Dieu veille sur les fainéants

Dans  » Les fainéants dans la vallée fertile « , Albert Cossery, écrivain égyptien de langue française, nous conte les déboires d’une famille cairote qui a fait de la paresse son art de vivre. A lire d’urgence (mais sans se presser).

Quelle curieuse famille que celle-ci, qui élève sommeil et mollesse au rang d’art de vivre suprême. Le père, le vieux Hafez qui  » avait toujours maintenu autour de lui une ambiance d’oisiveté éternelle « , ne sort plus de sa chambre depuis belle lurette, et cherche à se marier malgré son grand âge et une hernie énorme qui déforme son corps. L’oncle Mustapha fait trembler la maison par ses soupirs profonds et sans appel.  » J’aime tes soupirs ; c’est comme si le monde entier s’ennuyait avec toi « , lui dit son neveu Rafik.
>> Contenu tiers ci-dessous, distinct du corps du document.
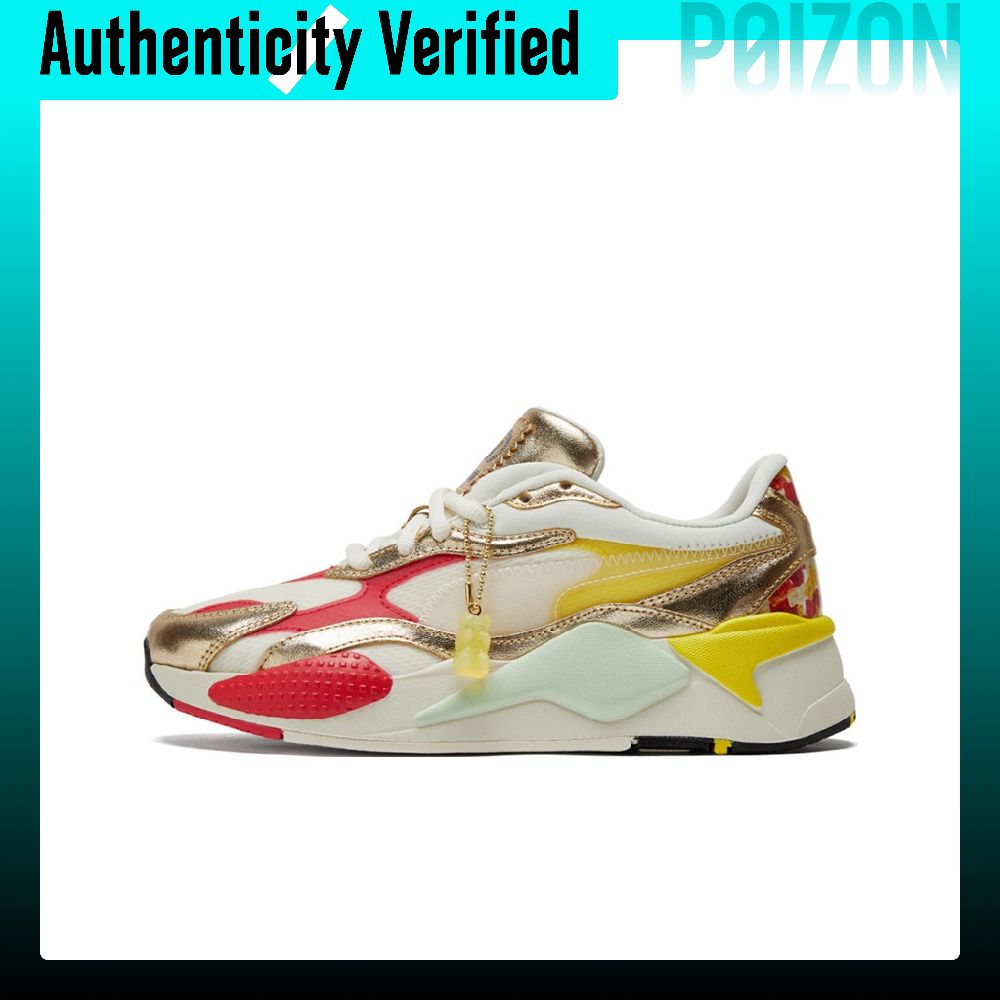 Sepatu Kasual PUMA RS-X Unisex - Puma Shoes Rs-X ulasan dan harga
Ce dernier,  » le seul être lucide de toute sa famille  » a choisi le sommeil comme un refuge. Pour garder sa vie de fainéant, il a renoncé à épouser Imtissal, la jolie prostituée, lui brisant le coeur – et le sien par la même occasion. Quant à son frère aîné, Galal,  » cela fait sept ans qu’il dort, et qu’il ne se réveille que pour manger « .

Sommeil trompeur

Dans cette maison assiégée par le sommeil, Serag, le cadet de la famille, cherche à sortir de sa léthargie. Il se rend chaque jour sur le chantier d’une usine en construction dans l’espoir de pouvoir y travailler un jour.  » Serag avait entendu dire que les hommes travaillaient, mais c’était seulement des histoires qu’on racontait. Il n’arrivait pas à y croire complètement. Lui-même n’avait jamais vu un homme travailler.  »

Avec un humour féroce et une plume alerte, Albert Cossery nous plonge dans cet univers rongé par le sommeil. Avec grâce et virtuosité, il fait vivre des personnages qu’il dit inspirés de sa propre famille. Des situations surréalistes qui tiennent le lecteur bien éveillé… jusqu’à la dernière page de ce merveilleux livre.